Commonwealth v. Dent

DISSENTING OPINION BY

COLVILLE, J.:

¶ 11 would affirm the trial court’s order, albeit on different grounds than those presented by that court. I, therefore, dissent.

¶ 2 The Commonwealth has accused Appellants of hosting Texas Hold’em Poker tournaments. Ultimately, for Appellants to be found guilty in this case, the Commonwealth would have to prove beyond a reasonable doubt that Appellants engaged in “unlawful gambling” by hosting these tournaments. The relevant criminal statute does not define “gambling.” Moreover, as the Majority observes, “[n]either a statute nor case law specifically address the legality of Texas Hold’em Poker.” Majority Opinion at 192.
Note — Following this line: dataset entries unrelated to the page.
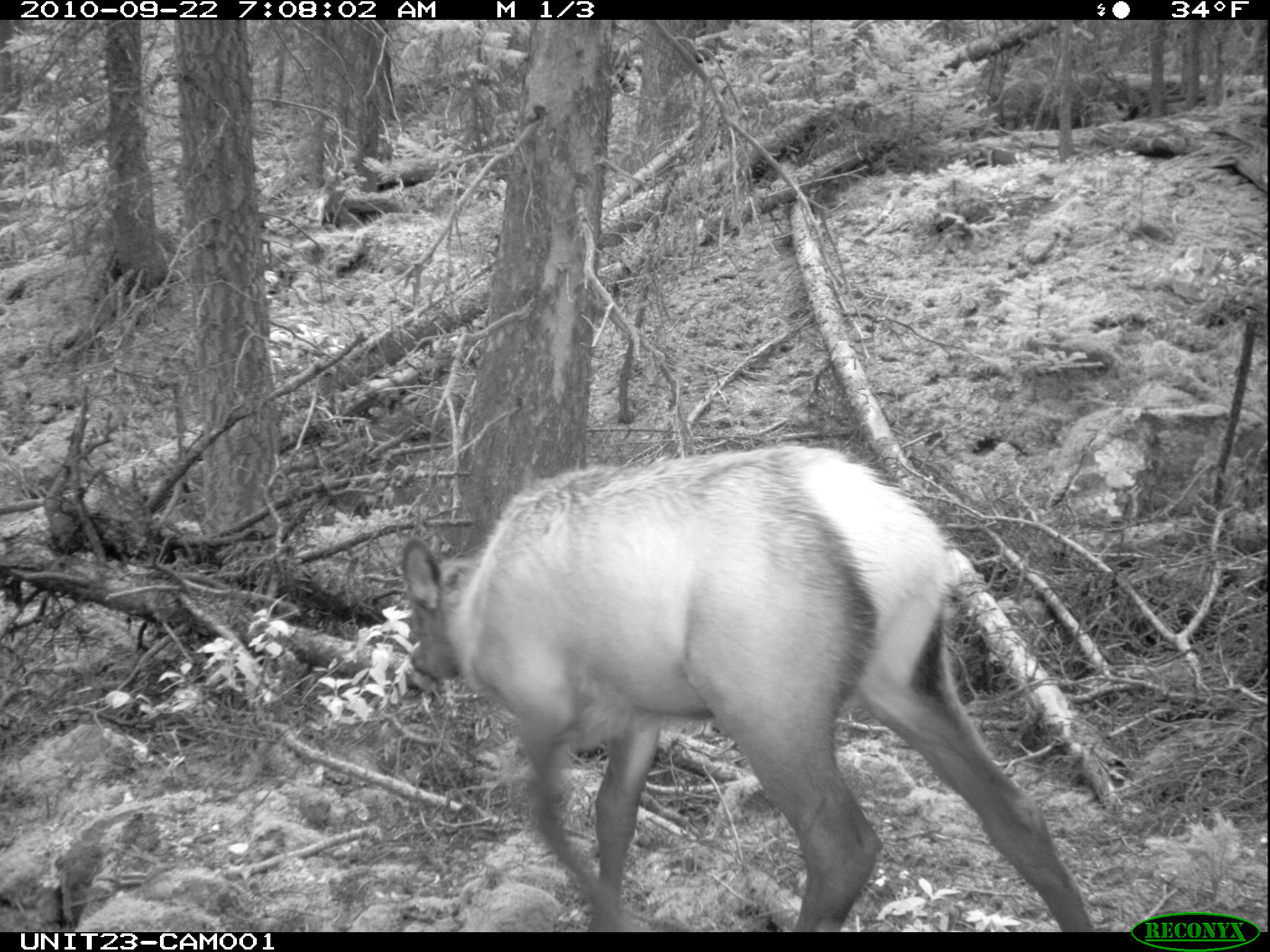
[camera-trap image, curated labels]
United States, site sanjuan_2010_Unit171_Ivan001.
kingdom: Animalia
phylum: Chordata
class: Mammalia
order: Artiodactyla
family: Cervidae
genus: Cervus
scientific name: Cervus elaphus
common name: red deer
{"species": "Cervus elaphus (red deer)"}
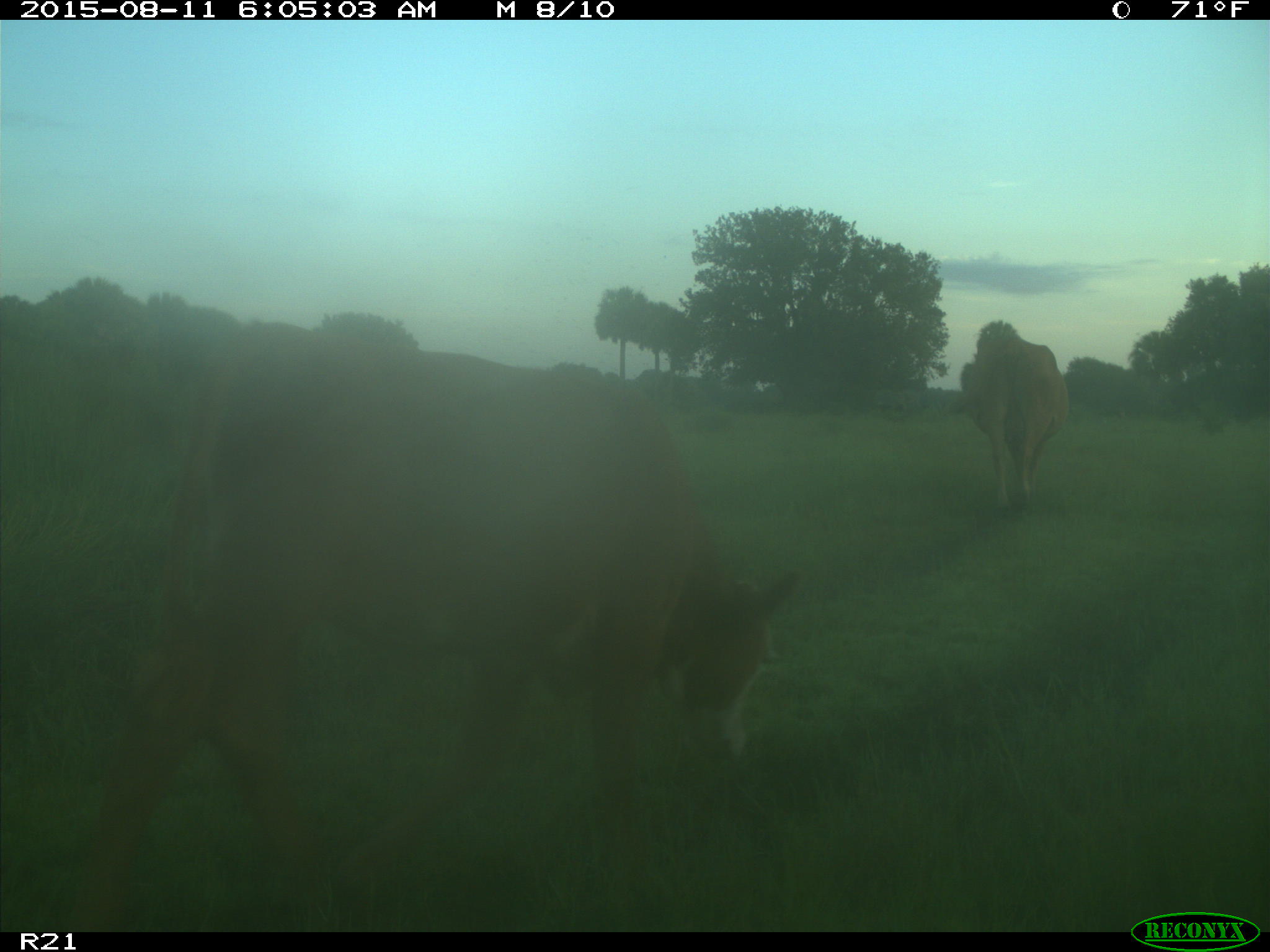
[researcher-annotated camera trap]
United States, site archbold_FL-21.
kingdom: Animalia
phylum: Chordata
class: Mammalia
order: Artiodactyla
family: Bovidae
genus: Bos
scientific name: Bos taurus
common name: domestic cow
¶ 3 However, the Statutory Construction Act informs us,

Words and phrases shall be construed according to rules of grammar and according to their common and approved usage; but technical words and phrases and such others as have acquired a peculiar and appropriate meaning or are defined in this part, shall be construed according to such peculiar and appropriate meaning or definition.

1 Pa.C.S.A. § 1903(a). “Gambling” is a technical word that has acquired a peculiar and appropriate meaning. More specifically, an activity constitutes gambling if it has three elements: consideration, chance, and reward. Commonwealth v. Two Elec ironic Poker Game Machines, 502 Pa. 186, 465 A.2d 973, 977 (1983).

¶ 4 It is undisputed that the games played at Appellants’ Texas Hold’em Poker tournaments contained the elements of consideration and reward. Appellants, however, filed a pre-trial petition for writ of habeas corpus, arguing that the Commonwealth could not produce sufficient evidence to establish a prima facie case against Appellants insomuch as the Commonwealth could not “show that the element of chance dominates and the outcome of the game[s were] determined predominately by chance rather than skill.” Omnibus Pretrial Motion, 10/24/08, at ¶ 11.

¶ 5 “The Commonwealth establishes a prima facie case when it produces evidence that, if accepted as true, would warrant the trial judge to allow the case to go to a jury.” Commonwealth v. Marti, 779 A.2d 1177, 1180 (Pa.Super.2001) (quoting Commonwealth v. Martin, 727 A.2d 1136, 1142 (Pa.Super.1999)). As to the element of chance, the Majority opines “that for a game to constitute gambling, it must be a game where chance predominates rather than skill.” Majority Opinion at 5.

¶ 6 At the hearing on Appellants’ writ of habeas corpus, the only evidence offered by the Commonwealth was the testimony of Pennsylvania State Police Trooper David Darrow. Trooper Darrow primarily described the game played at Appellants’ tournaments. The Trooper did make passing reference to his views on the roles chance and skill played in these games.1 However, the Commonwealth failed to present any evidence which, if accepted as true, would prove that the games played at Appellants’ Texas Hold’em Poker tournaments were games where chance predominated rather than skill. In other words, *199the Commonwealth failed to meet its burden of proof at the hearing.2

¶ 7 Rather than focusing on the evidence presented by the Commonwealth at the hearing and determining whether that evidence, if accepted as true, would be enough to warrant submitting the case to a jury, the trial court looked to, inter alia, treatises and studies in concluding that Texas Hold’em Poker is predominately a game of skill. Although the Majority reaches a different result than that of the trial court, the Majority repeats the mistake of the trial court by failing to examine whether the Commonwealth met its burden of proof at the hearing. Instead, the Majority looks to the decisions of our sister states in concluding that the games played at Appellants’ alleged tournaments constituted gambling.

¶ 8 In my view, the Commonwealth simply failed to meet its burden of establishing a prima facie case in that it failed to produce evidence, if accepted as true, that would warrant the trial judge to allow a jury to decide Appellants’ “unlawful gambling” cases. Consequently, I would affirm the trial court’s order, albeit on different grounds than those put forward by that court.

. It is worth noting that, in Two Electronic Poker Game Machines, supra, in order to prove that the machines at issue in that case were illegal gambling devices, the Commonwealth offered an expert witness who "testified that no skill was involved in playing the game." Two Electronic Poker Game Machines, 465 A.2d at 978. In my view, had the Commonwealth offered similar evidence during Appellants’ hearing, it would have met its burden of proof.